- **Your instructions**:
Retype the part of the Gympie bullying article below, starting with "Speaking with The" and going on through "school as normal.".

- **Excerpt**:
........

'Absolutely shattered': School bullying rocks Gympie family
TWELVE-YEARS-OLD, Brian Birchall should be out enjoying the weekend with his friends from school.
But because of two suicide attempts caused by incessant bullying, the Gympie youth is instead under observation at Brisbane's Lady Cilento Hospital, a turn of events which has left his family "absolutely shattered" and demanding change.
Brian's brother Murray Benton detailed the disturbing harassment the teen was the subject of in a Facebook post which has gone viral.
"For months now... he has been pushed around, been called names, been involved in both group and one on one fights, been made the laughing stock in front of his peers and the list goes on," Mr Benton said.
"As a result my brother has been pushed to the point where he would rather turn to self harm (as) opposed to returning to school."
Speaking with The Gympie Times today, Mr Benton said Brian had been taken to Gympie Hospital after his first attempt at self-harm on Tuesday night.
He was discharged later that night, but last night Brian made another attempt at self-harm.
This time, after being admitted to Gympie Hospital they were able to secure a transfer to the Lady Cilento Hospital where he will be assessed by a team of experts.
Worse, Mr Benton said that while one of the alleged bullies had been given a three-day suspension, he is now free to return to school as normal.
"After speaking to other parents within our Gympie community and hearing how many kids are in the same boat with our schools I am fully aware that he is not the only one. This in itself is disgusting," he said on social media.
"The last couple of days have absolutely shattered me."
It was this, he told The Gympie Times, which was his biggest concern.
"We've got primary school kids that are going to this extent.
"It's time for something to change."
Note: This story has been edited after a spokeswoman for the Sunshine Coast Hospital and Health Service contacted The Gympie Times with the following statement:
"The child has been supported by the public health system for a number of years."

........

- **Listed entries**:
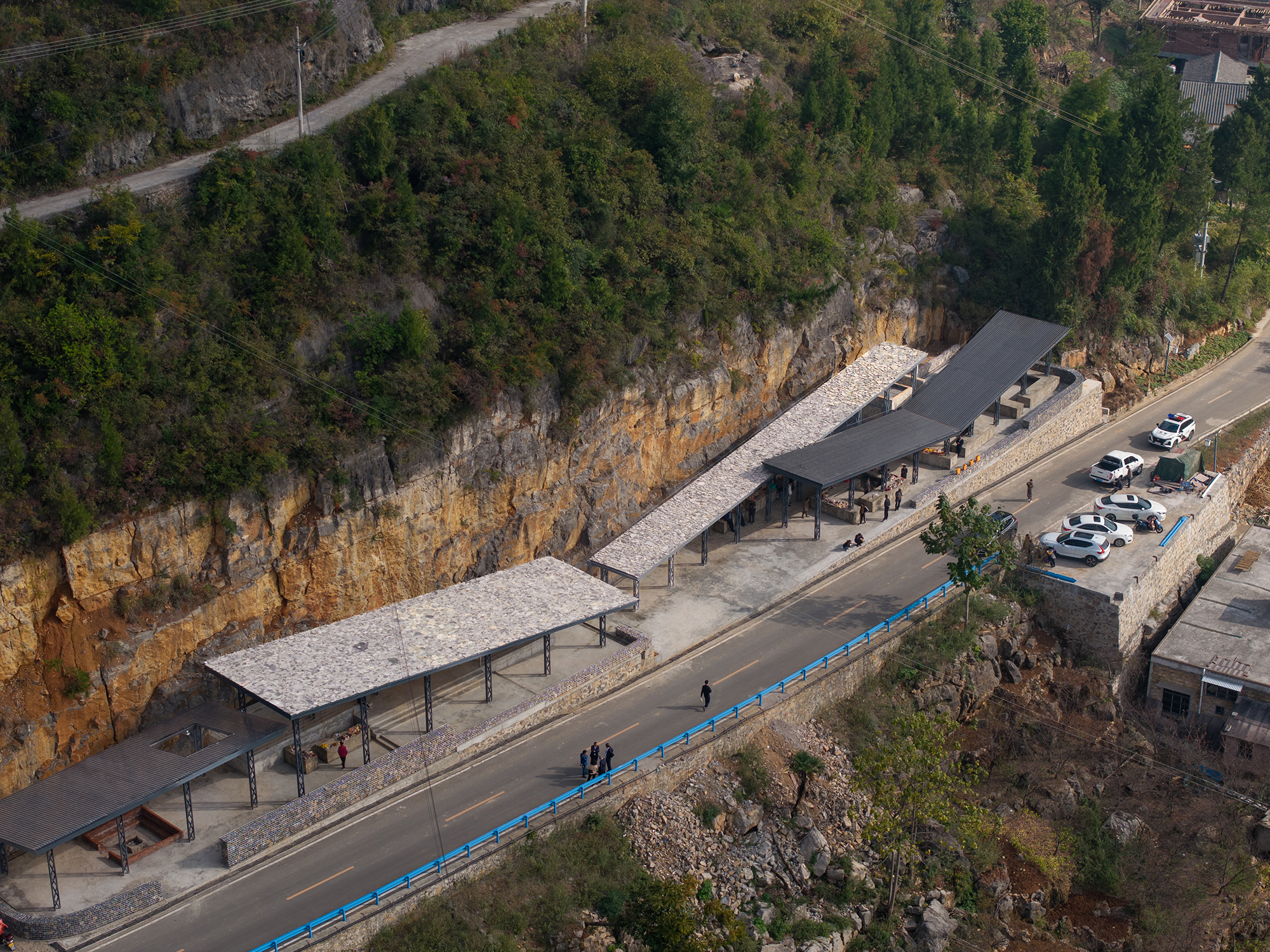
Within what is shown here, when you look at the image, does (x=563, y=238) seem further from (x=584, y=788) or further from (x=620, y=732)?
(x=584, y=788)

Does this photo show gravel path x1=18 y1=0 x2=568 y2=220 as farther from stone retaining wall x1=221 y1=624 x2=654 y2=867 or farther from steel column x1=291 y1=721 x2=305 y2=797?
stone retaining wall x1=221 y1=624 x2=654 y2=867

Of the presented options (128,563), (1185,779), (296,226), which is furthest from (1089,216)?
(128,563)

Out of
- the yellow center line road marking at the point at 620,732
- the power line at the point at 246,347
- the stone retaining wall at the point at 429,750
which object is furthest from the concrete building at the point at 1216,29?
the yellow center line road marking at the point at 620,732

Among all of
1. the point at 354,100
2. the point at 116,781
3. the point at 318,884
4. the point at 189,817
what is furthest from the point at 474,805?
the point at 354,100

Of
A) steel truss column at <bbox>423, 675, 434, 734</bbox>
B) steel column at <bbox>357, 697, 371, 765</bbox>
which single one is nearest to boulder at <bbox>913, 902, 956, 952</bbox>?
steel truss column at <bbox>423, 675, 434, 734</bbox>

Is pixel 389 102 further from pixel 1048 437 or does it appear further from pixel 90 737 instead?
pixel 1048 437

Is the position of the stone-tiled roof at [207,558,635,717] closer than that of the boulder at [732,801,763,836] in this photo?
Yes
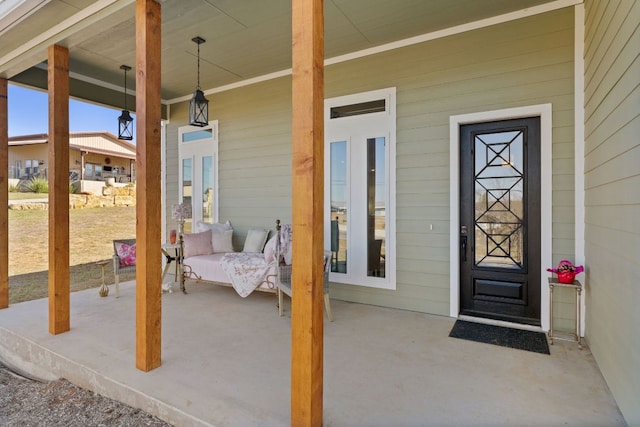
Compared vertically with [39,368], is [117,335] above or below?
above

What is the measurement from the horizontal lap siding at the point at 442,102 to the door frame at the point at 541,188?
6 centimetres

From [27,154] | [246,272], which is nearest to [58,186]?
[246,272]

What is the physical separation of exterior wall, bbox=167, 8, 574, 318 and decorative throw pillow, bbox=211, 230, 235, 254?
2.04 ft

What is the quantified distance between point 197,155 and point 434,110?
13.0ft

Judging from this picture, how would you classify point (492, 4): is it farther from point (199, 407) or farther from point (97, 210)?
point (97, 210)

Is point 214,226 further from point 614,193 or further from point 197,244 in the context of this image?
point 614,193

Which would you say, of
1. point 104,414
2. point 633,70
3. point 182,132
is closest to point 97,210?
point 182,132

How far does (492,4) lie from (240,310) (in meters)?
4.10

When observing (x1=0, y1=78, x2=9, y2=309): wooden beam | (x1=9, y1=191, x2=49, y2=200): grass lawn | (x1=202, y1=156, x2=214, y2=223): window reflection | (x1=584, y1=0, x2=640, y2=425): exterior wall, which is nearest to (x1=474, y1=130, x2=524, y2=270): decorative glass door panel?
(x1=584, y1=0, x2=640, y2=425): exterior wall

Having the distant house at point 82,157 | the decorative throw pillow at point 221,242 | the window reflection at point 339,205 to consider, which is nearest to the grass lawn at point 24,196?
the distant house at point 82,157

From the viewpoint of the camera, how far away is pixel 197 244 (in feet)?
16.4

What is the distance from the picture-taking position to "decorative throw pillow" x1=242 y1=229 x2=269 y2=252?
5.07m

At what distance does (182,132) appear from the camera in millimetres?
6070

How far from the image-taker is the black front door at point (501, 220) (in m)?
3.46
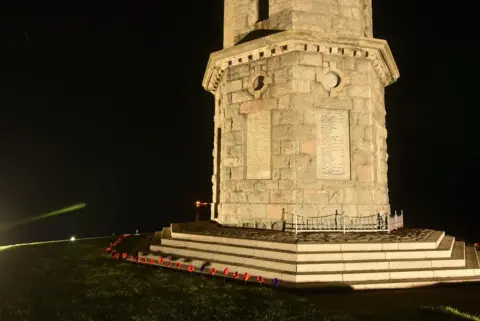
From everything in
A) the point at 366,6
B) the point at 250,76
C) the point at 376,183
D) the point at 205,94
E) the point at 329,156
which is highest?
the point at 205,94

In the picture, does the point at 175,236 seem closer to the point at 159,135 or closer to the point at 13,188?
the point at 159,135

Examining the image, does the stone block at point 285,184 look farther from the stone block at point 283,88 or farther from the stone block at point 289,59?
the stone block at point 289,59

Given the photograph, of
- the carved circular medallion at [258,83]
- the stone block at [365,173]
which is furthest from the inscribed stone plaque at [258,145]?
the stone block at [365,173]

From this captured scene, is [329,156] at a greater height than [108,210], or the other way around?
[329,156]

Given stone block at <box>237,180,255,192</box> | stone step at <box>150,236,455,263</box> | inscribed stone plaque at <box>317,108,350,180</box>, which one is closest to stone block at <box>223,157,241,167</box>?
stone block at <box>237,180,255,192</box>

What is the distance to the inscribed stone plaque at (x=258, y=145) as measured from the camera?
12.1 m

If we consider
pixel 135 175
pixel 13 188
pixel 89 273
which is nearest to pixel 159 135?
pixel 135 175

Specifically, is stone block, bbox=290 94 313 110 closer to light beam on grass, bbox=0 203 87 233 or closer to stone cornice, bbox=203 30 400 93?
stone cornice, bbox=203 30 400 93

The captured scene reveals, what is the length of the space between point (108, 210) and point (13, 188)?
13.4 m

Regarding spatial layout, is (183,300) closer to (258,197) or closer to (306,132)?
(258,197)

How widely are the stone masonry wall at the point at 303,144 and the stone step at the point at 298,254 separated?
9.63ft

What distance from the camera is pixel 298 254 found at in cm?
778

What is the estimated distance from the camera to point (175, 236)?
10648 mm

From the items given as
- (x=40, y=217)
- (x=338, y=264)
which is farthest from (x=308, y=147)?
(x=40, y=217)
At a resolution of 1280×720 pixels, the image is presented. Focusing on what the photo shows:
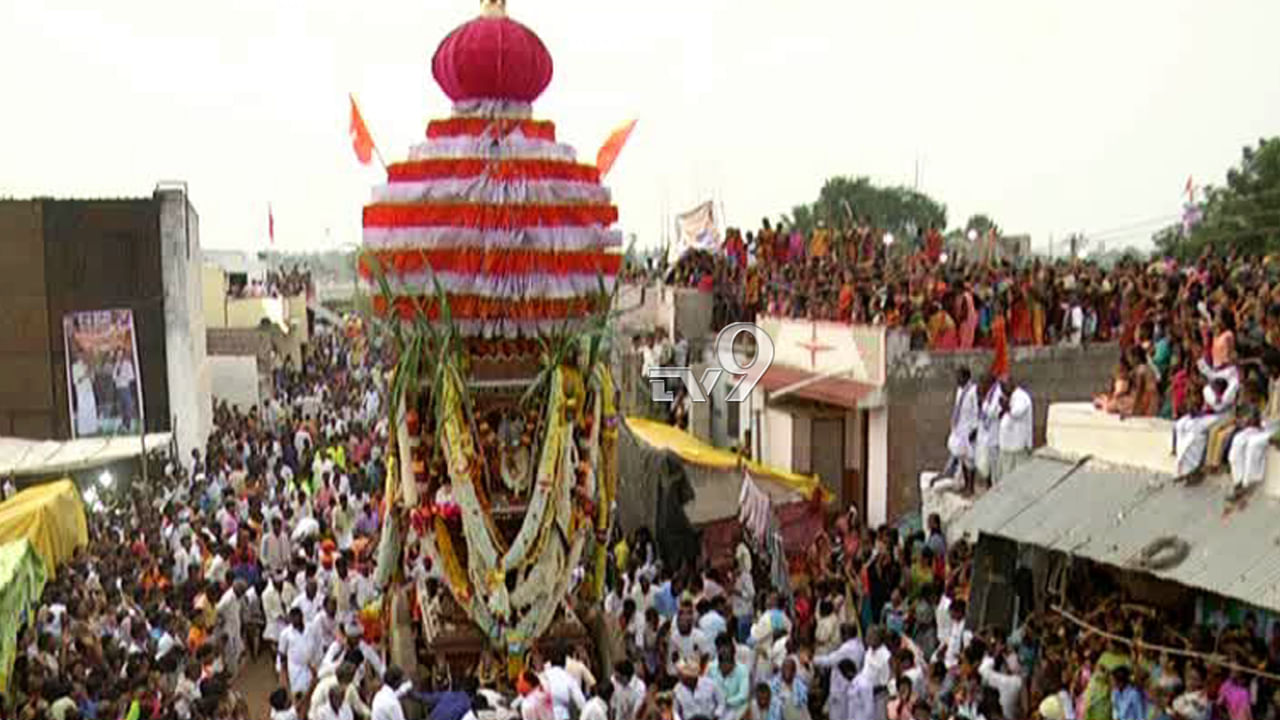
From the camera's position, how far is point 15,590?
404 inches

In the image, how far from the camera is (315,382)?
33.8 metres

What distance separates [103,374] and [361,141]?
11927 millimetres

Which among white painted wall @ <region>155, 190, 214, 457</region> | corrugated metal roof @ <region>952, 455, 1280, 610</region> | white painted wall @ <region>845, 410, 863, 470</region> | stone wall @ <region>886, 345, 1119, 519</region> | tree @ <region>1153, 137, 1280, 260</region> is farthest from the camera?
tree @ <region>1153, 137, 1280, 260</region>

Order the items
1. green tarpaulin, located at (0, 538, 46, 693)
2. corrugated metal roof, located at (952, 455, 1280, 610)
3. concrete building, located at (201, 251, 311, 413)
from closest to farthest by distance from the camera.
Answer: corrugated metal roof, located at (952, 455, 1280, 610) < green tarpaulin, located at (0, 538, 46, 693) < concrete building, located at (201, 251, 311, 413)

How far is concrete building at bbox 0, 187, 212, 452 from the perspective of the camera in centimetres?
2058

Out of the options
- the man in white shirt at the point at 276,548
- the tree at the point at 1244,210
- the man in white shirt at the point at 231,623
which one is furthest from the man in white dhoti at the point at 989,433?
the tree at the point at 1244,210

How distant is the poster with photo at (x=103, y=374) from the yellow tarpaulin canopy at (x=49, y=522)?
7238 millimetres

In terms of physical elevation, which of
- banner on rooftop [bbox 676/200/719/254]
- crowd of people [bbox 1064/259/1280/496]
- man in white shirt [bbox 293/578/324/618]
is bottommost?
man in white shirt [bbox 293/578/324/618]

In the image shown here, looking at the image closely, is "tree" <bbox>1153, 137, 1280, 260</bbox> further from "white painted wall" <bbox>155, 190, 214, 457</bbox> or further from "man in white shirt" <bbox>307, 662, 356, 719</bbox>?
"man in white shirt" <bbox>307, 662, 356, 719</bbox>

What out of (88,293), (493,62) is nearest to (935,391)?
(493,62)

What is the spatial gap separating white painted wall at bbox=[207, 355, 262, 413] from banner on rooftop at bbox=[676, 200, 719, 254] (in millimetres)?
10389

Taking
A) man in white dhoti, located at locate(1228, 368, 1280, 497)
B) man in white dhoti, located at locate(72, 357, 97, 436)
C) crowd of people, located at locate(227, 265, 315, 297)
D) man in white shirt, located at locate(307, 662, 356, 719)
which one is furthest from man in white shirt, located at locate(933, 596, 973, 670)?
crowd of people, located at locate(227, 265, 315, 297)

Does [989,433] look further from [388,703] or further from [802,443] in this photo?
[388,703]

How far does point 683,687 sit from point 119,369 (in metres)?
15.6
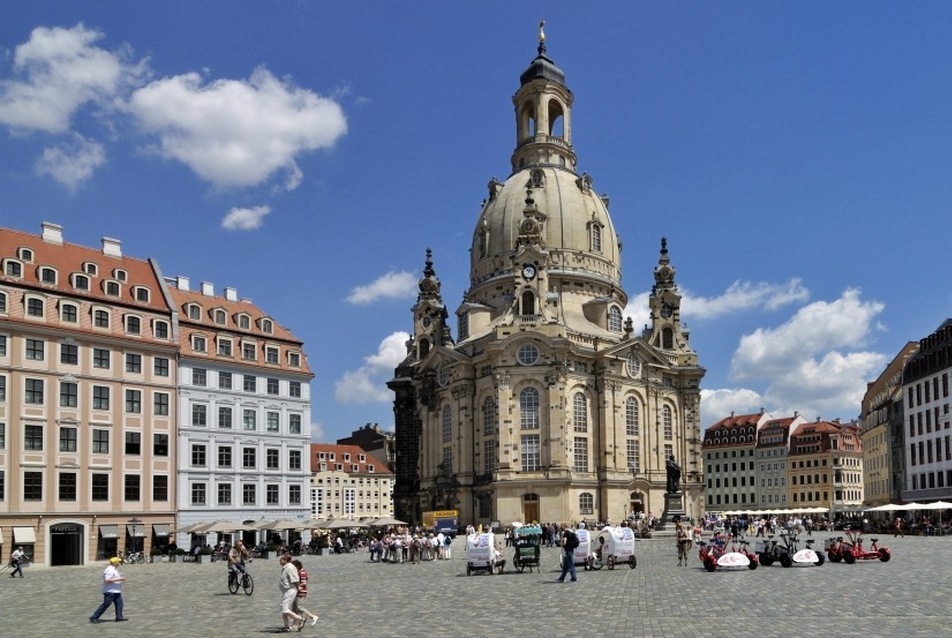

........

- **Expected output**:
Speaking with The Gympie Times today, Mr Benton said Brian had been taken to Gympie Hospital after his first attempt at self-harm on Tuesday night.
He was discharged later that night, but last night Brian made another attempt at self-harm.
This time, after being admitted to Gympie Hospital they were able to secure a transfer to the Lady Cilento Hospital where he will be assessed by a team of experts.
Worse, Mr Benton said that while one of the alleged bullies had been given a three-day suspension, he is now free to return to school as normal.